Still Aiming Higher
'As we own our power, that positive attitude and desire to aim higher as African descended transwomen is taking hold in our ranks. It demands that we not only represent ourselves to the best of our abilities, but step up to the challenge of being compliments to Black womanhood and not considered detriments to it.' TransGriot 'Aiming Higher' October 19, 2011.
Those sentiments I expressed in that October 2011 post are still getting rousing AMENs from many of my Black trans sisters who read those words and have thanked me for writing them. You have brought it to my attention that I'm not alone in wanting a transition path for girls like us that taps into Black womanhood at its finest and encourages us to be the best women we can be and how we achieve it.
Our cis sisters want that for us as well as we conceive in our collective minds what that transition path looks like when it's applied to our own lives. We also have to consider how that fits in with the new Black trans paradigm that's developing in this decade.
There are hard, solid thinking and ongoing conversations going on in our ranks concerning the subject of Black trans womanhood and where we fit in the overall scheme of things. While some of us get this point, some of our trans sisters have been slow to realize this and it needs to be stressed in Black trans world.
One of the things we must burn into our brains before we swallow those first estrogen pills or take our first shots is that Black womanhood comes with a legacy of struggle, history and pride we must do our utmost to live up to.
It's not about a silicone enhanced body, being estrogen based lifeforms, over the top hypersexualized people, legendary ballroom divas, elegant pageant queens or getting SRS, it's living our lives and interacting with the world as African-American women standing tall and having pride in that legacy.
I want our cis African-American sisters to know that as proud New Black Transwomen, we have our own ongoing history of struggle and a renewed interest in discovering, telling and sharing our own sense of who we are. We recognize that legacy of struggle that cis Black women have endured and are working hard to be worthy of Black womanhood.

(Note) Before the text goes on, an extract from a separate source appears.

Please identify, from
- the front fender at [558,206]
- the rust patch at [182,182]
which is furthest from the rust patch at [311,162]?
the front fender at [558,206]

And as a Black trans community leader, I'm doing my part to role model what I'm preaching for mine and the next generation of trans women.
Each girl like us, just like her cis counterparts, has the option of choosing what type of woman she wishes to project to the world. The problem is that many of us have only been exposed to the hypersexualized girls like us and not ones who have chosen a different path of projecting Black trans womanhood to the world.
We Black girls like us as we attempt to project the type of woman we wish to be to the world have to grapple with and conquer shame, guilt and fear issues. We have to overcome a predominately negative media image, a lack of visible positive Black trans roles models and four centuries of negativity aimed at cis African descended women that affects how our femininity is judged.
We also have to be cognizant of the fact Black girls like us have our choices in terms of the type of woman we wish to project to the world and they will get harshly scrutinized and judged by the worst that we produce, not the best among us.
That choice of the type of women we project to the world comes with the pressure of knowing it can possibly can affect for good or ill whether our marginalized trans community gets human rights coverage. It's why I stress and repeatedly say like a mantra that Black trans women need to be compliments to Black womanhood and not considered detriments to it.
Some of the reservations of cis Black women concerning trans women aren't predominately faith based or harboring on jealousy, but hinge on in their minds their fear we transwomen aren't taking Black womanhood seriously enough. I submit that the faster we African descended girls like us slay those concerns and we are considered compliments to Black womanhood, the sooner that the cis Black feminine community will embrace their trans sisters.
Then again there will be always be a cadre of cis Black women that no matter what we do or become those finer specimens of womanhood that Sharon Davis asked us to become back in the late 80's, they're still gonna hate for whatever reason, so bump them.
We Black girls like us need to aim higher not only for ourselves, but for the cis women who are and do consider us their sisters, friends and allies.
And by doing so, it will result in us being better Black women of trans experience better able to navigate all the communities we intersect and interact with.